Visual Motion Estimation

Contents

This appendix presents the principle of the visual motion estimation technique used for SOLERO. Such a technique allows computing an estimate of the 3D camera motion between two stereo pairs acquisitions1. The six displacement parameters are computed on the basis of a set of 3D point-to-point matches established by tracking the pixels in the image sequence acquired by the robot. The following figure summarizes the approach:

1. 1

   At time t, a stereo pair is acquired and the Harris corner detector [29] is applied to extract interest points from both images. Then, the point-matching algorithm presented in [35] is used to find correspondences between the interest points in both images. Finally, the cloud of 3D points is obtained using stereovision and a second outlier rejection cycle is performed [36]. Stereovision is only computed for the interest points in order to reduce the computation time.

2. 1

   At time t+1, a new stereo pair is acquired and the Harris points are again extracted from both images.
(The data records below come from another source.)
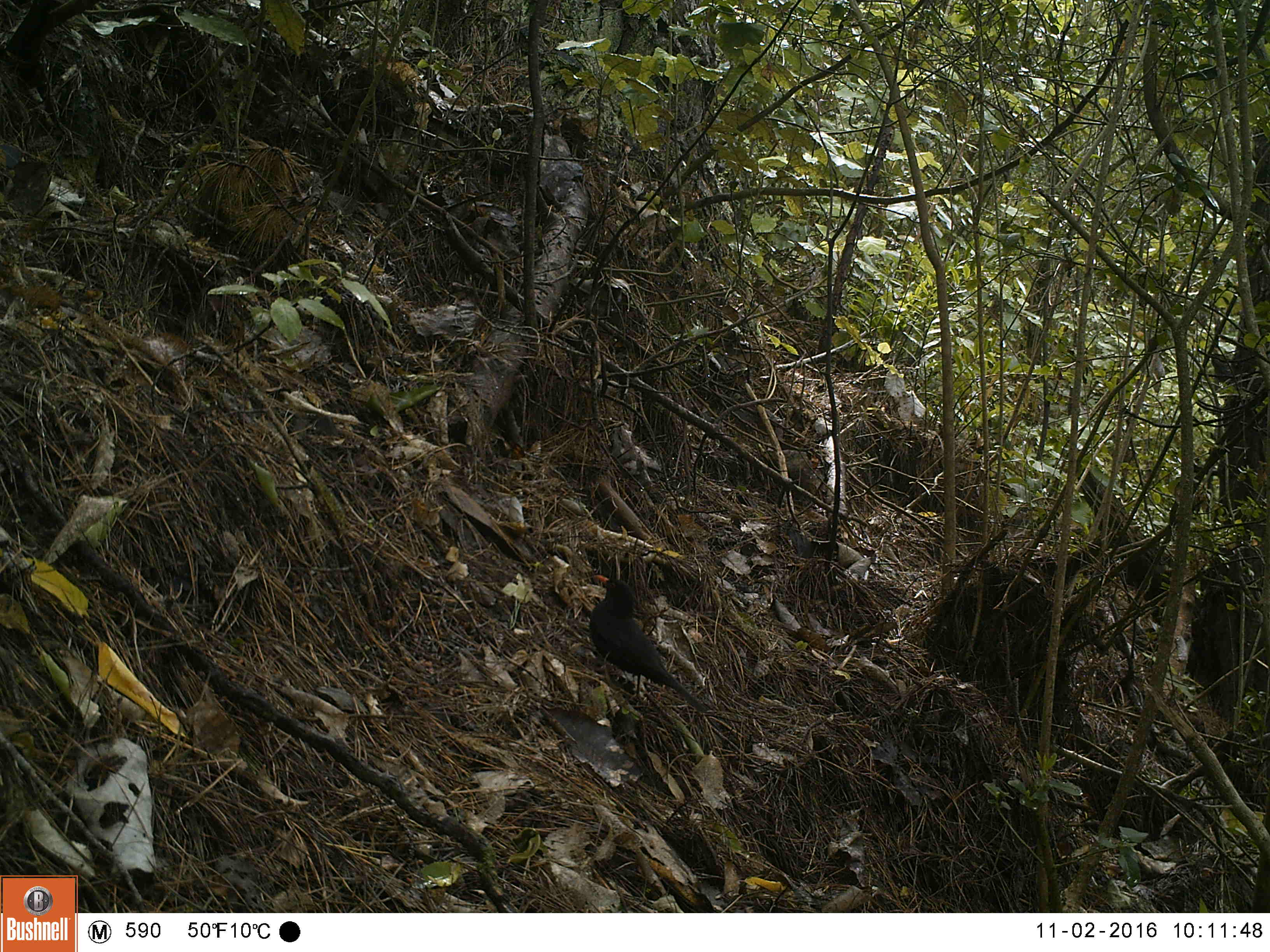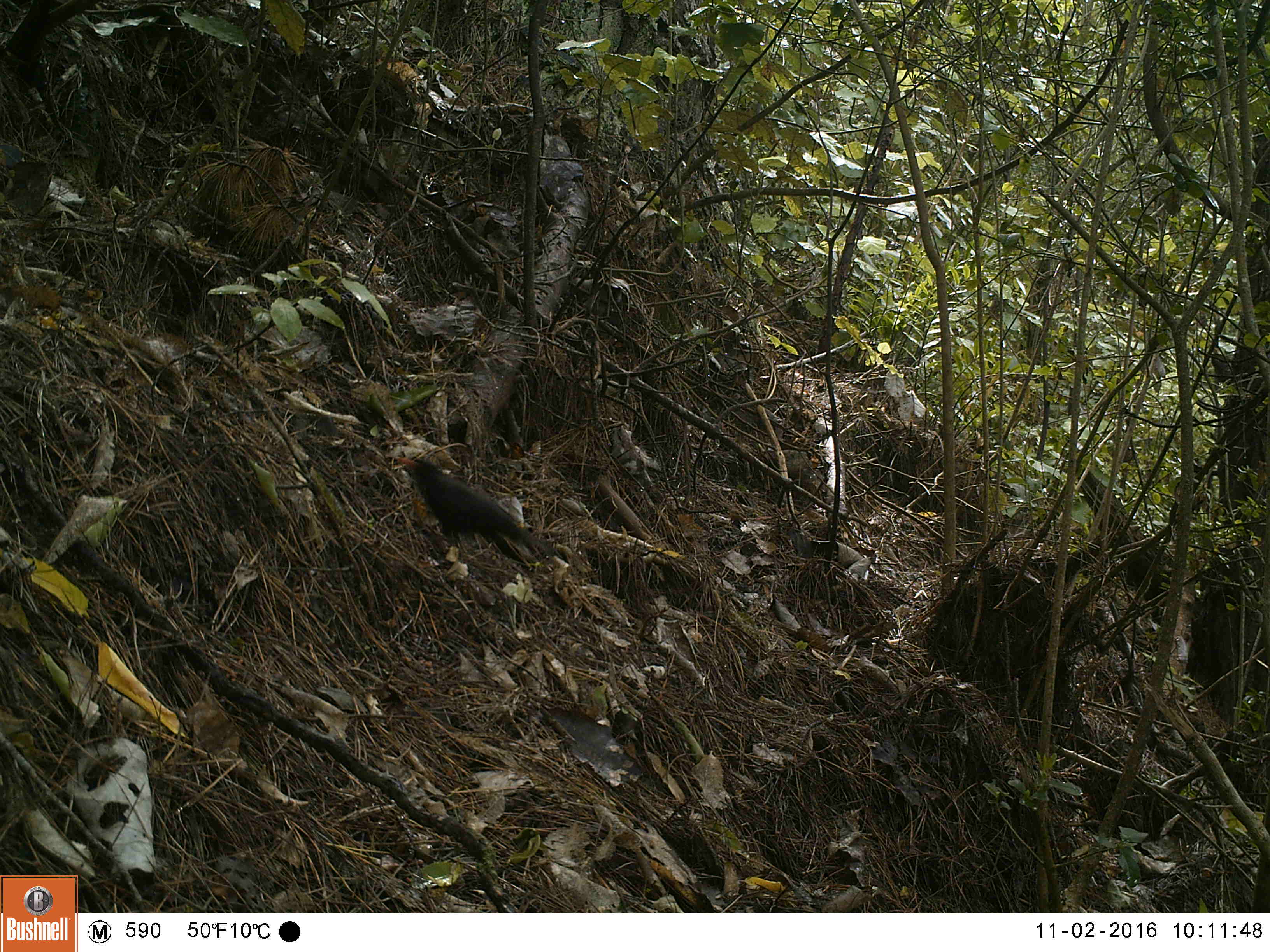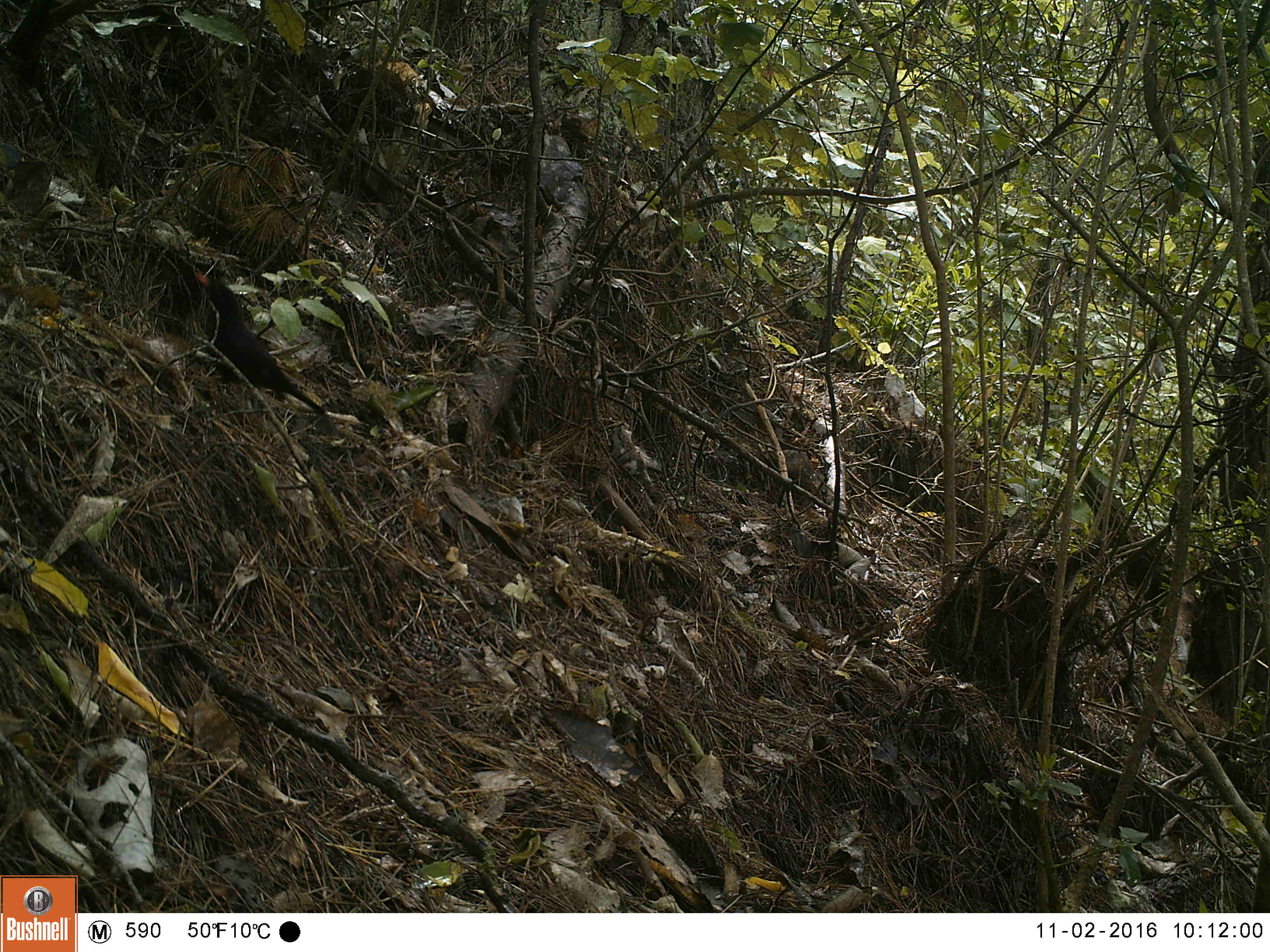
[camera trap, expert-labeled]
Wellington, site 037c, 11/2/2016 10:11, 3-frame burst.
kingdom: Animalia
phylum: Chordata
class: Aves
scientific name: Aves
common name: bird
Then, the correspondences between the interest point extracted in the left images (acquired at time t and t+1) are searched using the same technique as presented in 1.

3. 1

   The stereovision is used to compute the cloud of 3D points at time t+1.

4. 1

   Finally, the six displacement parameters between t and t+1 are computed using the least square minimization technique presented in [28].

The approach is robust and provides accurate motion estimates. A precision of 1% can be attained after a 100-m traverse. More details about the visual motion estimation technique can be found in [36]. In particular, the error model for the six displacement parameters is presented. This uncertainty model is used in Chapter 5 for sensor fusion.